PROVIDED ENTRIES:
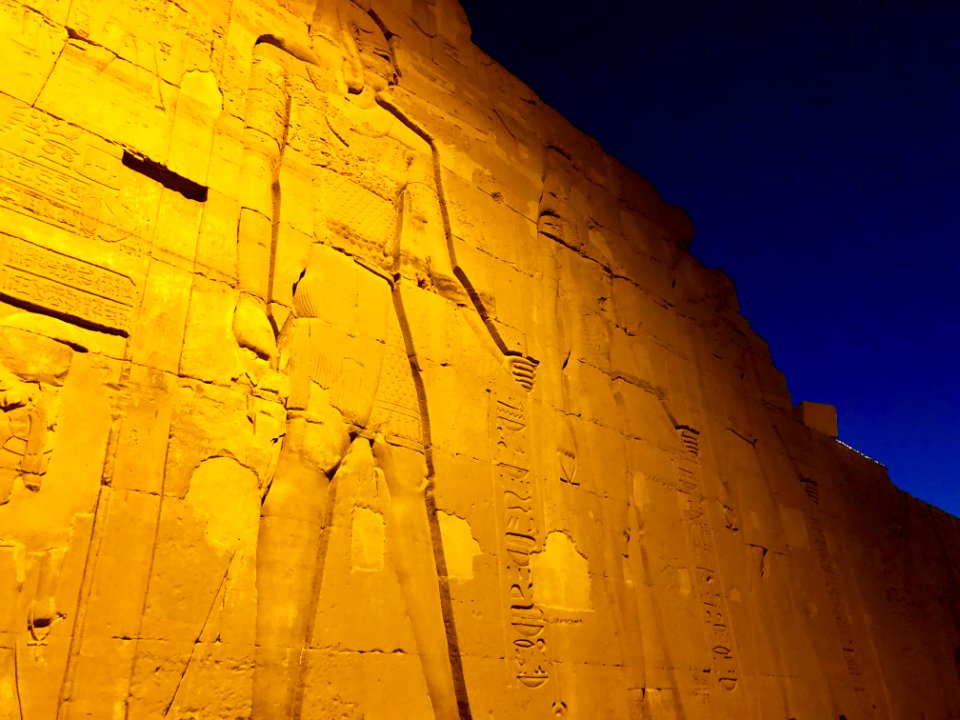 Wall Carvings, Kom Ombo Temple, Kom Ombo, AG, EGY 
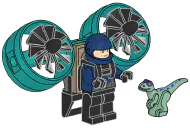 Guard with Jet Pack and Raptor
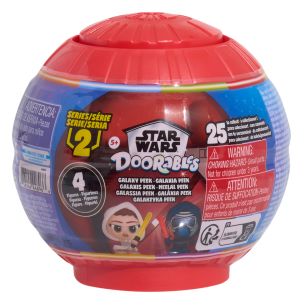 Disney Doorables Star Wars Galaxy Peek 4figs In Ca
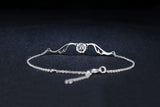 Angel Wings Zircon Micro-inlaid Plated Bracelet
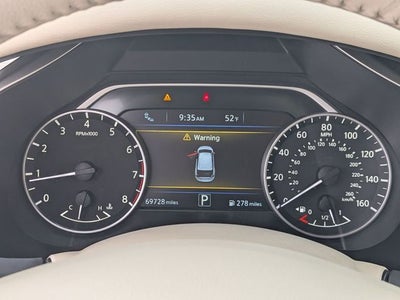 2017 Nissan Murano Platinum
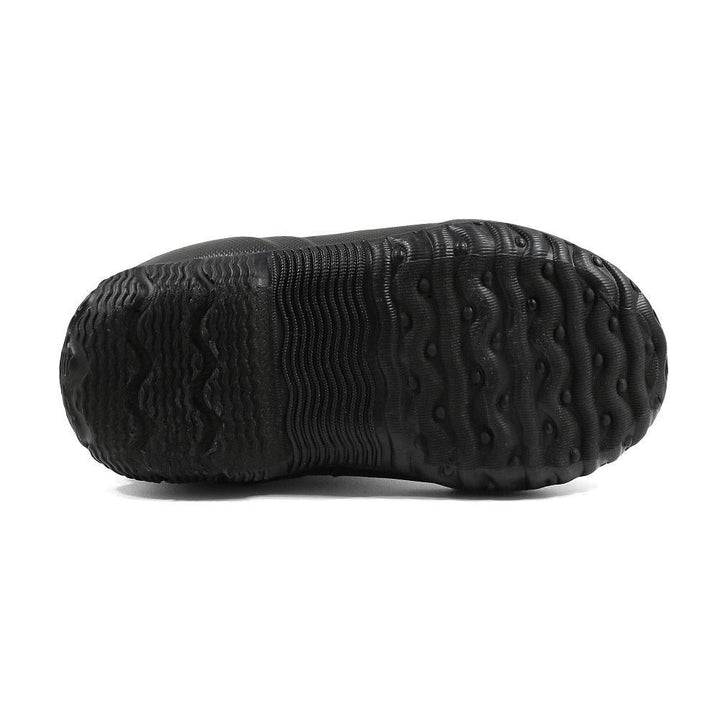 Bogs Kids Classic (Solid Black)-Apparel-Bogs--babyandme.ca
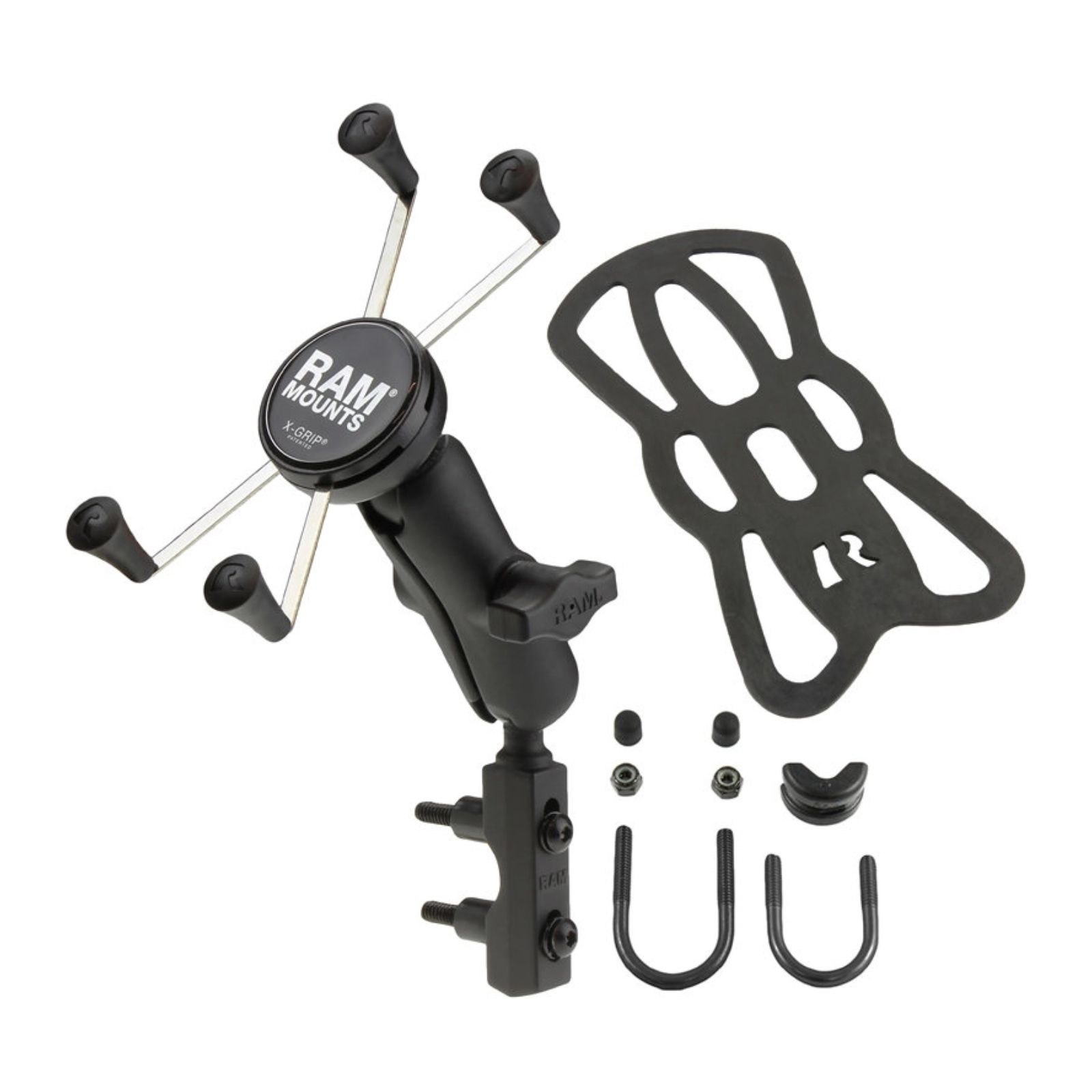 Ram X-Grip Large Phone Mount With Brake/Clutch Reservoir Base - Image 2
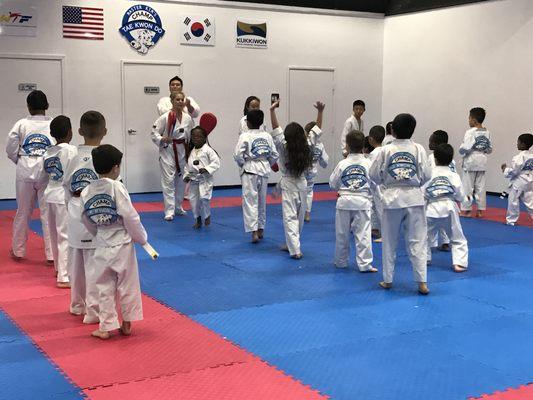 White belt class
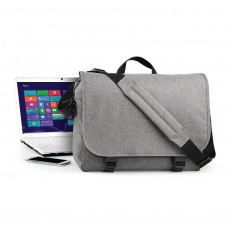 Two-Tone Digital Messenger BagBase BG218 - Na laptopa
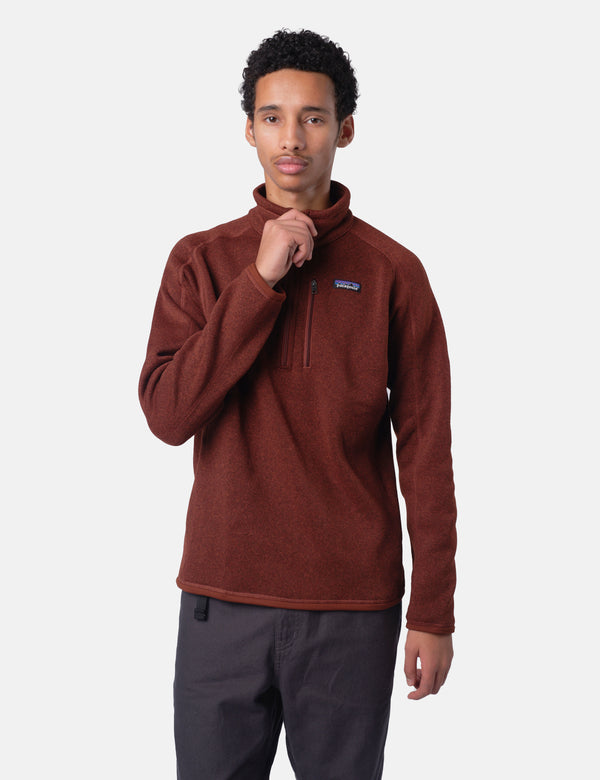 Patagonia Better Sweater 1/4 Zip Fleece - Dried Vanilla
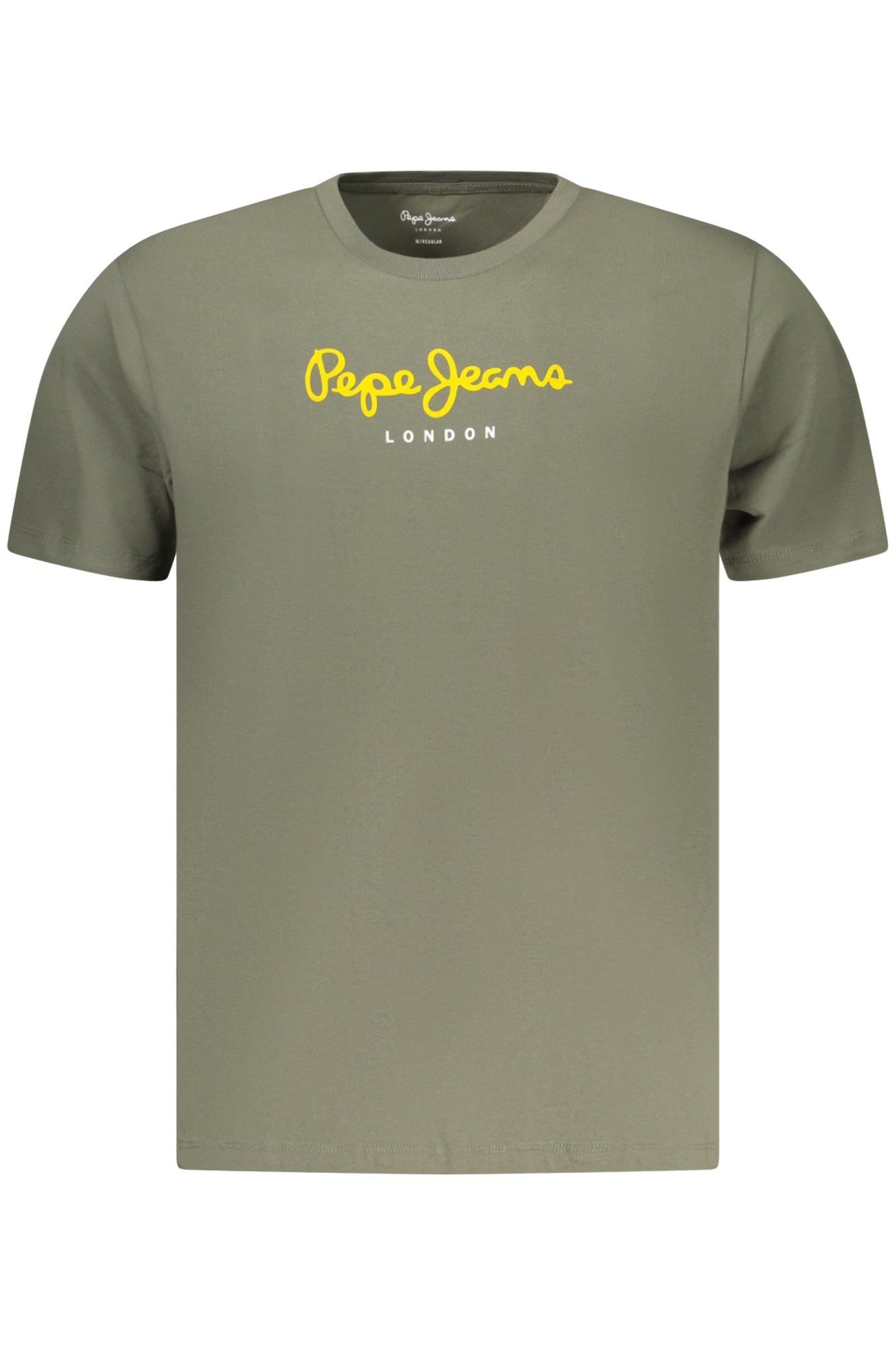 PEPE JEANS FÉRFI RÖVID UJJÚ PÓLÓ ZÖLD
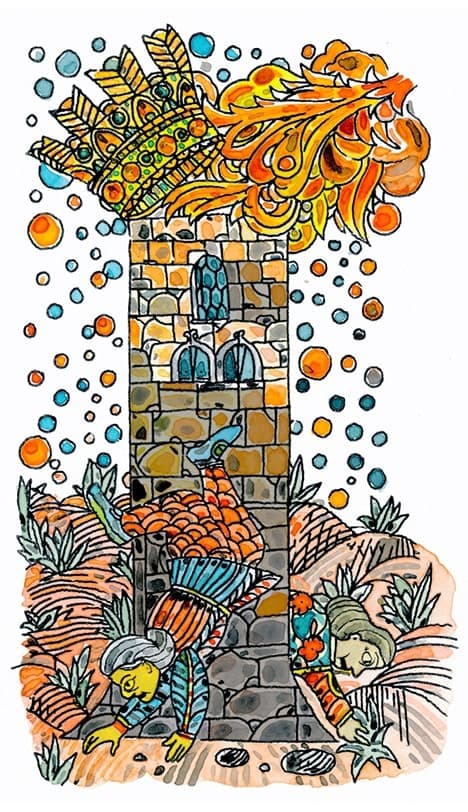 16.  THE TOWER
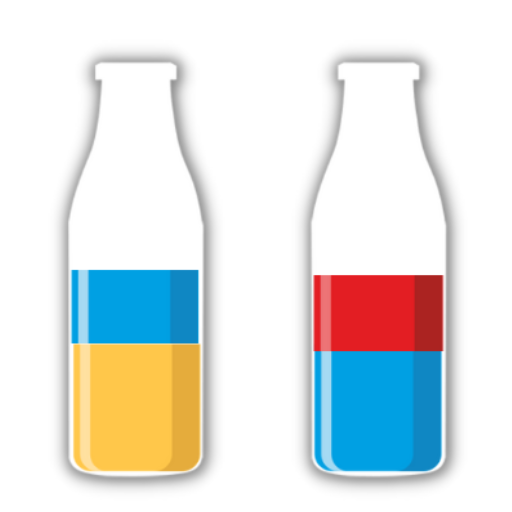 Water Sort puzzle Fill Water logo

DIRECTIVE: Write out every line of the listing above again, replacing "Water" with "Sand" each time it appears and changing nothing else. Leave out the pictures.

ANSWER TO THIS EXERCISE:
 Wall Carvings, Kom Ombo Temple, Kom Ombo, AG, EGY 
 Guard with Jet Pack and Raptor
 Disney Doorables Star Wars Galaxy Peek 4figs In Ca
 Angel Wings Zircon Micro-inlaid Plated Bracelet
 2017 Nissan Murano Platinum
 Bogs Kids Classic (Solid Black)-Apparel-Bogs--babyandme.ca
 Ram X-Grip Large Phone Mount With Brake/Clutch Reservoir Base - Image 2
 White belt class
 Two-Tone Digital Messenger BagBase BG218 - Na laptopa
 Patagonia Better Sweater 1/4 Zip Fleece - Dried Vanilla
 PEPE JEANS FÉRFI RÖVID UJJÚ PÓLÓ ZÖLD
 16.  THE TOWER
 Sand Sort puzzle Fill Sand logo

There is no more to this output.